TASK PROMPT -> Leave the pictures out. Return all other data exactly.

RECORDS FOR THIS EXERCISE ->
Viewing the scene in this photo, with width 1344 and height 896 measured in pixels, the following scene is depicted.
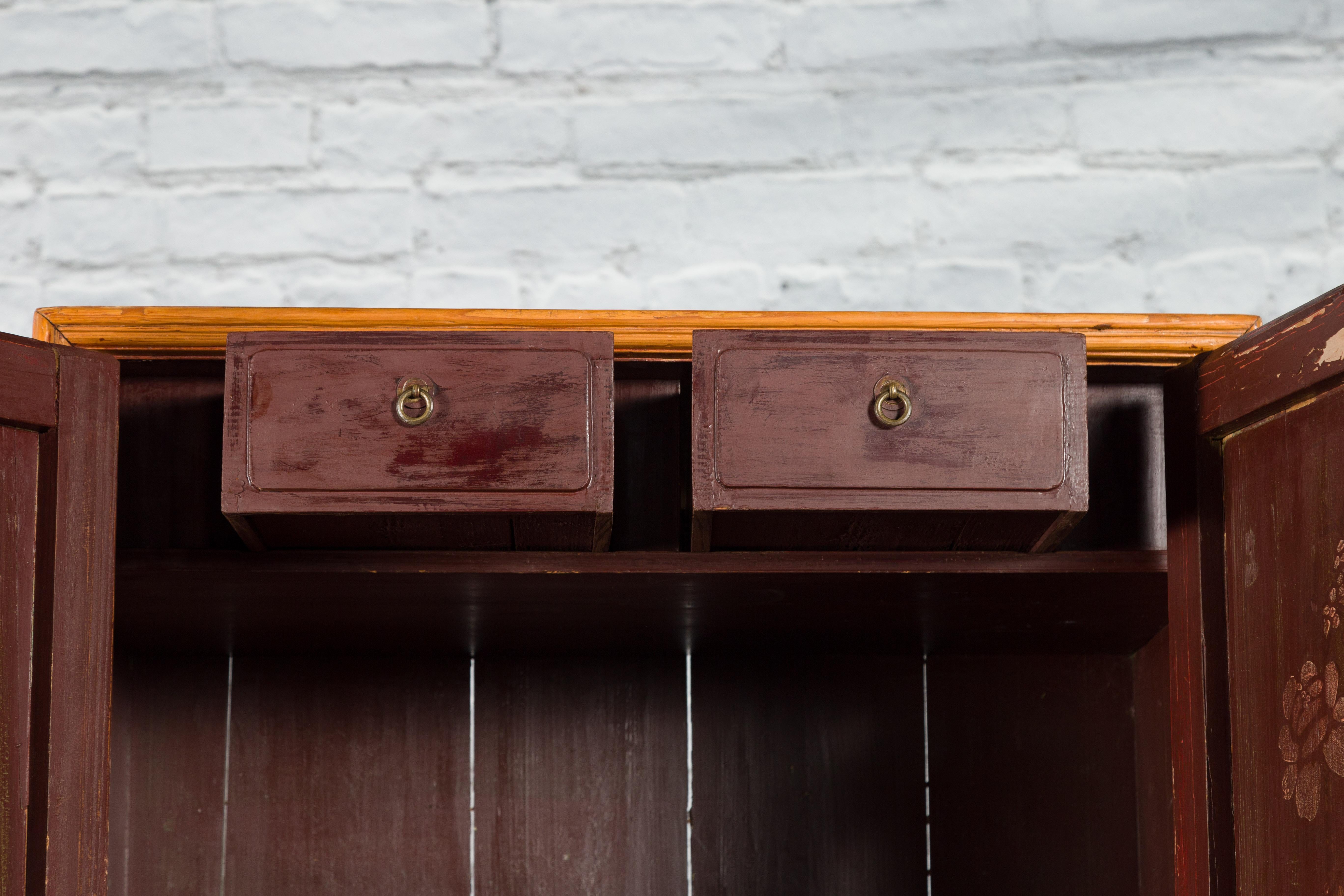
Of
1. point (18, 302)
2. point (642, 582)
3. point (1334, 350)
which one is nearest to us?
point (1334, 350)

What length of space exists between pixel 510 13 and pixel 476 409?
2.59ft

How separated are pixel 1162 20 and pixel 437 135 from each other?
0.84 meters

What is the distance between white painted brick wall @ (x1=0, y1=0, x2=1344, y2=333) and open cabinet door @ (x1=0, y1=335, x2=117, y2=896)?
2.09 feet

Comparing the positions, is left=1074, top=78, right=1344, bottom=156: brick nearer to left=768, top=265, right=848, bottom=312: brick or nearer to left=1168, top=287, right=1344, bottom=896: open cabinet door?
left=768, top=265, right=848, bottom=312: brick

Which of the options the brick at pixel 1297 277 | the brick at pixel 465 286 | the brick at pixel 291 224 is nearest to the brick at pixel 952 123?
the brick at pixel 1297 277

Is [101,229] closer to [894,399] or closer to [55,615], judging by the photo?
[55,615]

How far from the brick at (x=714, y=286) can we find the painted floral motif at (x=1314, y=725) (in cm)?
78

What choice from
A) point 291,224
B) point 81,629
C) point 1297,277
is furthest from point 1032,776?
point 291,224

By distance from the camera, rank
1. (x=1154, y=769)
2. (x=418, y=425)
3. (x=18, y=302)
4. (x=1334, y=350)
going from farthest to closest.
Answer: (x=18, y=302) → (x=1154, y=769) → (x=418, y=425) → (x=1334, y=350)

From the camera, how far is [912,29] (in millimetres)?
1363

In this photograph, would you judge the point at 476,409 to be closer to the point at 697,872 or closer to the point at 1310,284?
the point at 697,872

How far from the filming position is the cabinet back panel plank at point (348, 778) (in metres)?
1.13

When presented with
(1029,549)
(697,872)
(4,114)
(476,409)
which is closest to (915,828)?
(697,872)

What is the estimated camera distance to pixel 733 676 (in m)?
1.17
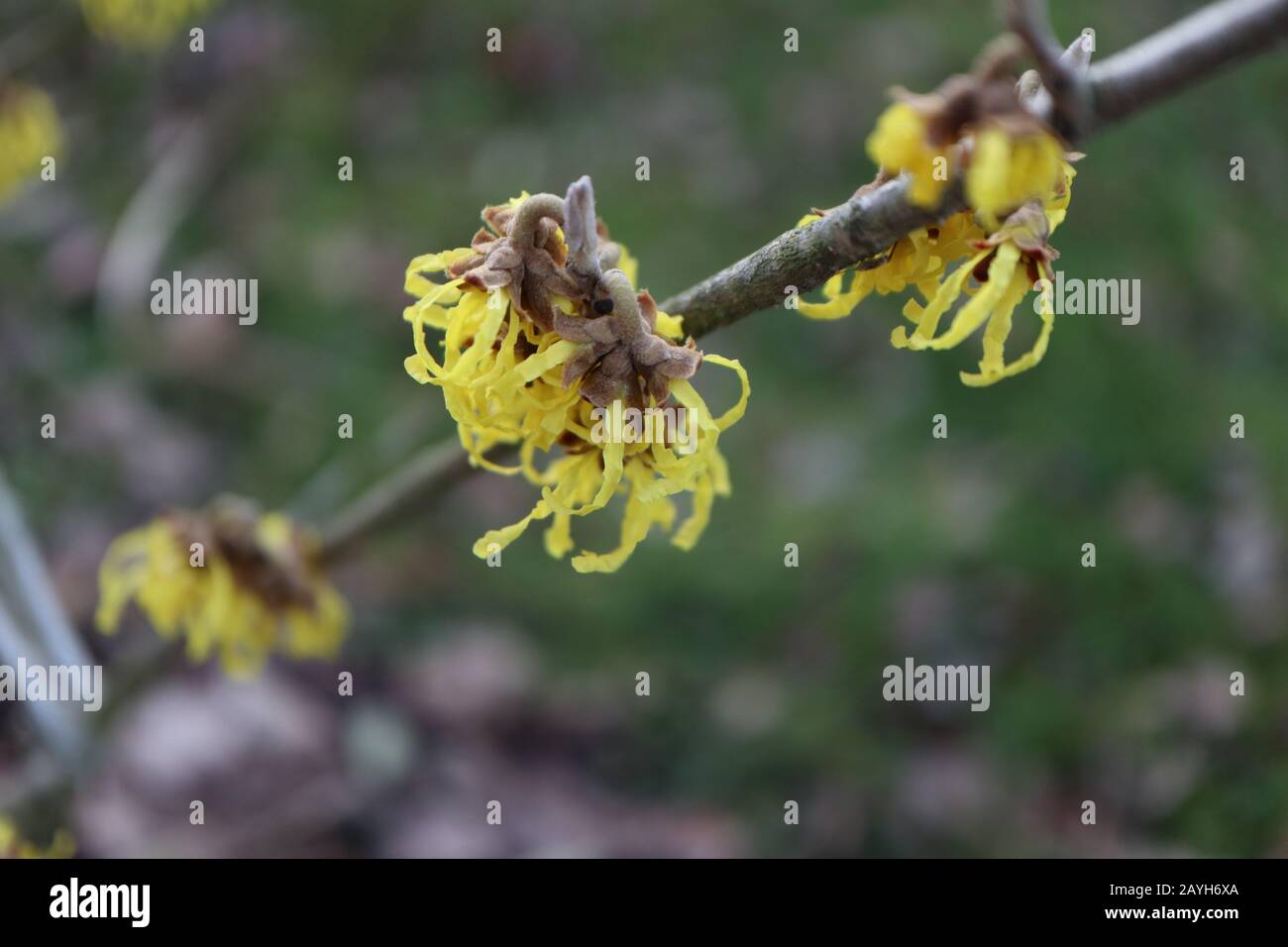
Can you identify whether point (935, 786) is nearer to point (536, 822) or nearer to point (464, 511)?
point (536, 822)

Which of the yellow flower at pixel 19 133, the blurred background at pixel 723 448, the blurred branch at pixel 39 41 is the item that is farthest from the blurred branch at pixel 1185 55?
the yellow flower at pixel 19 133

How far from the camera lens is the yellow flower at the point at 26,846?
148cm

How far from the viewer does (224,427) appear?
285 centimetres

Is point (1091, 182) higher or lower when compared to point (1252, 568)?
→ higher

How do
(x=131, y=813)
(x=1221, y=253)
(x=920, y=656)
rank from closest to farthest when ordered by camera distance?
(x=131, y=813) → (x=920, y=656) → (x=1221, y=253)

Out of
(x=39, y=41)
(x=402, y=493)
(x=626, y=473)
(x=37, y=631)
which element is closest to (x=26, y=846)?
(x=37, y=631)

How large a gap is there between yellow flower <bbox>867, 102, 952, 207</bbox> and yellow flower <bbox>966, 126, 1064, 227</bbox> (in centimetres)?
2

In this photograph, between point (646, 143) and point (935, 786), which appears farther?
point (646, 143)

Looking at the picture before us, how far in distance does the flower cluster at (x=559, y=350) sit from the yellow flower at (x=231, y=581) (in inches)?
23.6

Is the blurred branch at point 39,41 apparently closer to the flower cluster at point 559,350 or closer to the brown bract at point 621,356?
the flower cluster at point 559,350

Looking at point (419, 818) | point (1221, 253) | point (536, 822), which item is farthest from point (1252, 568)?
point (419, 818)

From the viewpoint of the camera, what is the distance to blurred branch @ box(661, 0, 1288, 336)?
2.30 feet
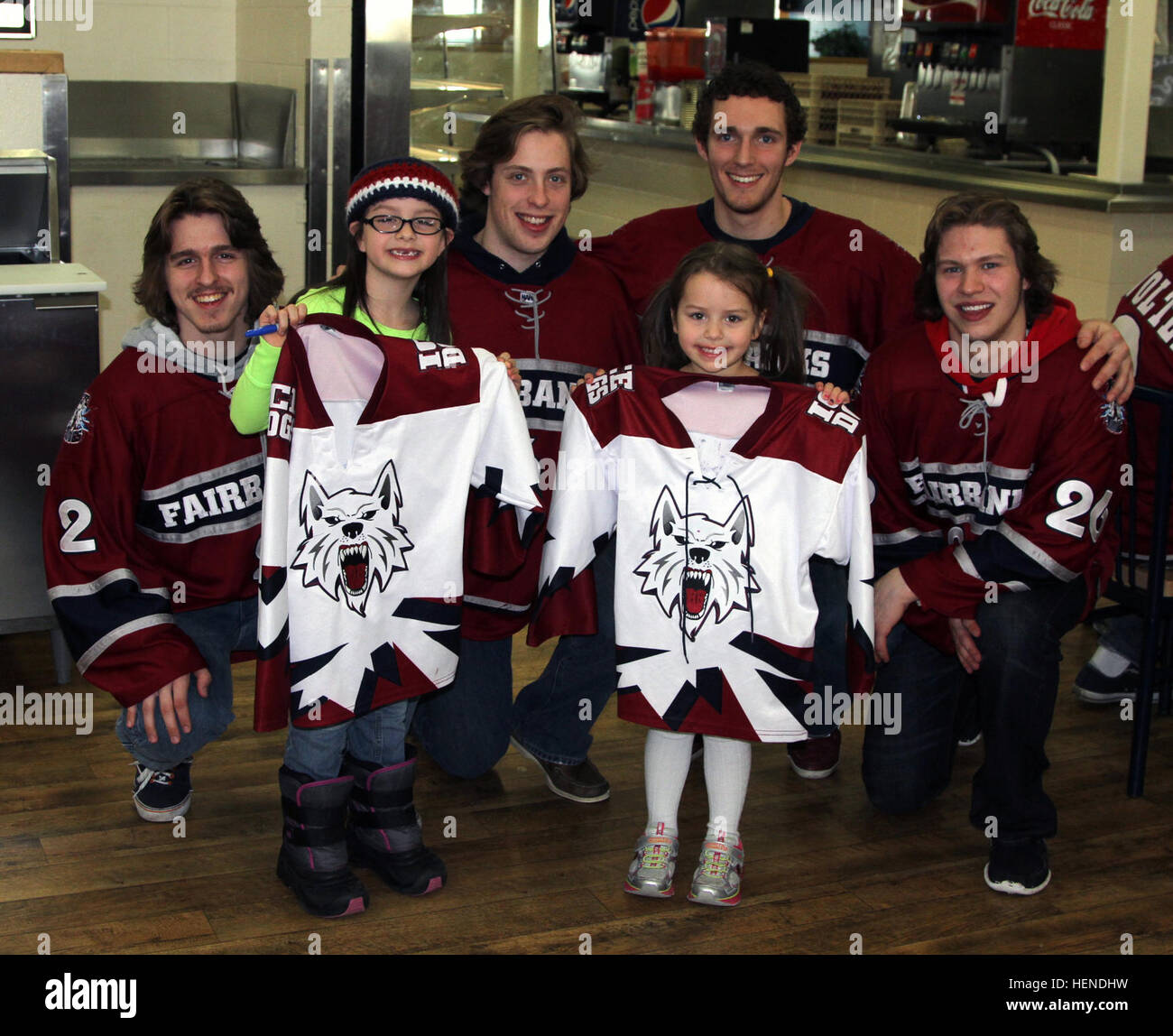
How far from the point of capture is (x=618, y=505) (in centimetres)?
261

TASK ANSWER ->
Viewing the scene in this photo, with width 1344 and height 896 measured in pixels, the following scene is depicted.
Of
1. point (18, 302)
2. point (642, 582)
3. point (1334, 350)
which one is nearest to us?
point (1334, 350)

What length of space exists between pixel 510 13 and pixel 476 409?
2.59ft

How separated are pixel 1162 20 and pixel 437 135 from each other?
0.84 meters

What is the distance between white painted brick wall @ (x1=0, y1=0, x2=1344, y2=333) and open cabinet door @ (x1=0, y1=335, x2=117, y2=896)?
2.09 feet

Comparing the positions, is left=1074, top=78, right=1344, bottom=156: brick nearer to left=768, top=265, right=848, bottom=312: brick or nearer to left=1168, top=287, right=1344, bottom=896: open cabinet door?
left=768, top=265, right=848, bottom=312: brick

Which of the options the brick at pixel 1297 277 | the brick at pixel 465 286 | the brick at pixel 291 224 is nearest to the brick at pixel 952 123?
the brick at pixel 1297 277

Is [101,229] closer to [894,399] or closer to [55,615], judging by the photo?
[55,615]

How far from the brick at (x=714, y=286) can we find the painted floral motif at (x=1314, y=725) (in cm)?
78

What choice from
A) point 291,224
B) point 81,629
C) point 1297,277
is furthest from point 1032,776?
point 291,224

By distance from the camera, rank
1. (x=1154, y=769)
2. (x=418, y=425)
3. (x=18, y=302)
4. (x=1334, y=350)
going from farthest to closest.
Answer: (x=18, y=302) → (x=1154, y=769) → (x=418, y=425) → (x=1334, y=350)

From the camera, how far is [912,29] (in millimetres)?
1363

In this photograph, would you judge the point at 476,409 to be closer to the point at 697,872 or closer to the point at 1310,284?
the point at 697,872

How far from the filming position is the cabinet back panel plank at point (348, 778) (in metres)?
1.13

When presented with
(1029,549)
(697,872)
(4,114)
(476,409)
which is closest to (915,828)?
(697,872)

What is the estimated camera distance to pixel 733 676 (in m)?
1.17
Can you identify whether point (935, 786) is nearer to point (536, 822) or nearer to point (464, 511)?
point (536, 822)

Which of the yellow flower at pixel 19 133, the blurred background at pixel 723 448, the blurred branch at pixel 39 41 is the item that is farthest from the blurred branch at pixel 1185 55?
the yellow flower at pixel 19 133

How far from the camera lens is the yellow flower at the point at 26,846?
148cm

How far from the viewer does (224,427) appear?
285 centimetres

Is point (1091, 182) higher or lower when compared to point (1252, 568)?
→ higher

How do
(x=131, y=813)
(x=1221, y=253)
(x=920, y=656)
rank from closest to farthest when ordered by camera distance?
(x=131, y=813) → (x=920, y=656) → (x=1221, y=253)

Out of
(x=39, y=41)
(x=402, y=493)
(x=626, y=473)
(x=37, y=631)
which element is closest to (x=26, y=846)?
(x=37, y=631)

How large a gap is there between yellow flower <bbox>867, 102, 952, 207</bbox> and yellow flower <bbox>966, 126, 1064, 227</bbox> (in centimetres)?
2

In this photograph, between point (646, 143) and point (935, 786), which appears farther?
point (646, 143)

Looking at the picture before us, how far in distance does the flower cluster at (x=559, y=350) sit from the yellow flower at (x=231, y=581) (in inches)?
23.6

Is the blurred branch at point 39,41 apparently closer to the flower cluster at point 559,350 or closer to the brown bract at point 621,356?
the flower cluster at point 559,350

Looking at point (419, 818) | point (1221, 253) | point (536, 822), which item is farthest from point (1252, 568)?
point (419, 818)

From the viewpoint of the camera, what is the distance to blurred branch @ box(661, 0, 1288, 336)?
2.30 feet
How far from the point of capture is (x=618, y=505) (in centimetres)?
261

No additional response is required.